The Marketplace Fairness Act would allow states to collect sales taxes on purchases their residents make from out-of-state retailers. Currently, states can only collect sales taxes from businesses that have a physical location within their borders.

The measure has the backing of heavyweights from both parties – like Senate Majority Whip Dick DurbinRichard (Dick) Joseph DurbinSenate Dems hold floor talk-a-thon against latest ObamaCare repeal bill Overnight Defense: Senate passes 0B defense bill | 3,000 US troops heading to Afghanistan | Two more Navy officials fired over ship collisions Senate passes 0B defense bill MORE (D-Ill.) and Sen. Lamar AlexanderAndrew (Lamar) Lamar AlexanderWeek ahead: Senators near deal to stabilize ObamaCare markets Corker pressed as reelection challenges mount Overnight Health Care: CBO predicts 15 percent ObamaCare premium hike | Trump calls Sanders single-payer plan ‘curse on the US’ | Republican seeks score of Sanders’s bill MORE (R-Tenn.) – and easily cleared the Senate last year, with the support of most Democrats and 21 Republicans. Senate Majority Leader Harry ReidHarry ReidThe Memo: Trump pulls off a stone-cold stunner The Memo: Ending DACA a risky move for Trump Manchin pressed from both sides in reelection fight MORE (D-Nev.) also has vowed to do whatever it takes to enact the measure before the end of the year.

“Our goal hasn’t changed and the bipartisan group of senators and the coalition will continue to work to find a path forward for it,” said Ben Marter, a Durbin spokesman.

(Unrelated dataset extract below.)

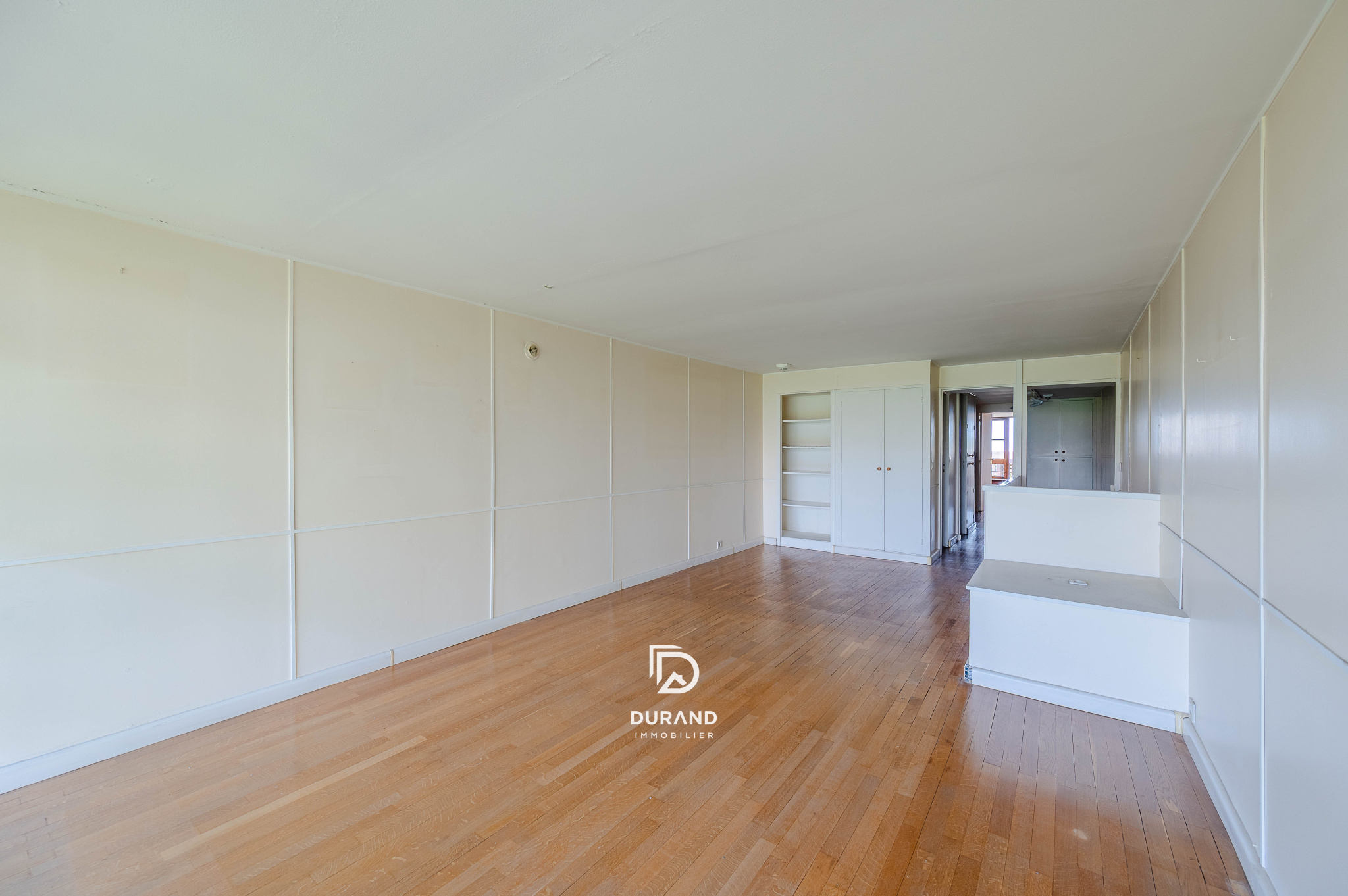 APPARTEMENT - DUPLEX - TYPE G - LE CORBUSIER - 13008 MARSEILLE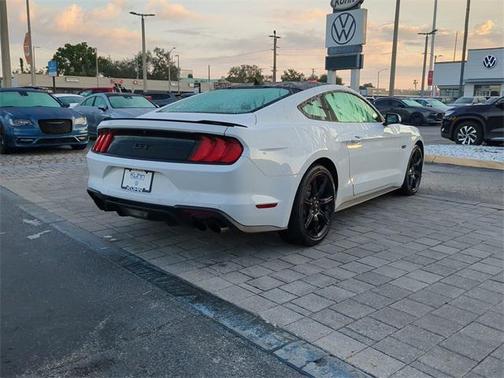 2020 Ford Mustang GT Premium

But House Republicans never moved to take up the Senate bill, after Boehner made it clear in May 2013 that he opposed the measure in its current form. McConnell also voted against the bill last year, as did GOP senators popular with 2016 ambitions like Sens. Ted CruzRafael (Ted) Edward CruzSenate Dems hold floor talk-a-thon against latest ObamaCare repeal bill Overnight Finance: CBO to release limited analysis of ObamaCare repeal bill | DOJ investigates Equifax stock sales | House weighs tougher rules for banks dealing with North Korea GOP state lawmakers meet to plan possible constitutional convention MORE (Texas), Rand PaulRandal (Rand) Howard PaulSenate Dems hold floor talk-a-thon against latest ObamaCare repeal bill Overnight Defense: Senate passes 0B defense bill | 3,000 US troops heading to Afghanistan | Two more Navy officials fired over ship collisions Lawmakers grapple with warrantless wiretapping program MORE (Ky.) and Marco RubioMarco Antonio RubioOvernight Defense: Senate passes 0B defense bill | 3,000 US troops heading to Afghanistan | Two more Navy officials fired over ship collisions Senate passes 0B defense bill Trump bets base will stick with him on immigration MORE (Fla.).

Conservative groups like Heritage Action and Grover Norquist’s Americans for Tax Reform have also worked against the bill.

Phil Bond of the WE R HERE coalition, another opponent of the online sales tax bill, thanked Boehner’s decision “to effectively kill the bill during the lame duck session.”

“We encourage both chambers to act swiftly to pass the Internet Tax Freedom Act to protect the public from an unwanted tax as the holidays arrive,” Bond said.

Roll Call first reported Boehner’s commitment on Monday to block the online sales tax bill.